**Data section:**
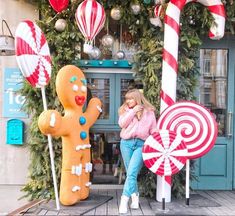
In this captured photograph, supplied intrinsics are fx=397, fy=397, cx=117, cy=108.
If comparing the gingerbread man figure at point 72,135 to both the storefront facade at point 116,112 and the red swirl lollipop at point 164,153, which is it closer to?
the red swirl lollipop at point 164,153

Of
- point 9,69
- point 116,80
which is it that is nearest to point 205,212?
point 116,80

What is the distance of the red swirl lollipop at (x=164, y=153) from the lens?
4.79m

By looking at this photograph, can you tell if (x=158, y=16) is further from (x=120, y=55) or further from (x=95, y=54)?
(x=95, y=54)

* * *

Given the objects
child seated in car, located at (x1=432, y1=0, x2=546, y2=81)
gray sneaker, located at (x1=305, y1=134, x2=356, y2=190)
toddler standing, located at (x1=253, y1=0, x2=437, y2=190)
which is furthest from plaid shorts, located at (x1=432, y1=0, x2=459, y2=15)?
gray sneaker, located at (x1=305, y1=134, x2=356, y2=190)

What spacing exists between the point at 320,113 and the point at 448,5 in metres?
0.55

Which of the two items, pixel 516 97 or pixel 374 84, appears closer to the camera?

--

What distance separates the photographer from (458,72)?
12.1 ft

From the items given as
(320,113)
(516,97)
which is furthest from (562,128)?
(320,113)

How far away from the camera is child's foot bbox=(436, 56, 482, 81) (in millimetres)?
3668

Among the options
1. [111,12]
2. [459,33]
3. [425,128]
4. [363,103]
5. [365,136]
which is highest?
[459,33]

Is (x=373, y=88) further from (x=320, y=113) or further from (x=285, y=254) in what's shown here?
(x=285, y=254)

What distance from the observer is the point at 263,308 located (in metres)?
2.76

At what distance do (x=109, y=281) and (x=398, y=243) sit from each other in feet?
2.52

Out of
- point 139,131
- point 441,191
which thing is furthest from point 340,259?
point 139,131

**Exercise prompt:** Identify every line in the items above that contains the word "swirl" and copy each one out in full. Case counts.

**Worked solution:**
If comparing the gingerbread man figure at point 72,135 to both the storefront facade at point 116,112 and the red swirl lollipop at point 164,153, which is it closer to?
the red swirl lollipop at point 164,153
What is the distance of the red swirl lollipop at (x=164, y=153) from the lens?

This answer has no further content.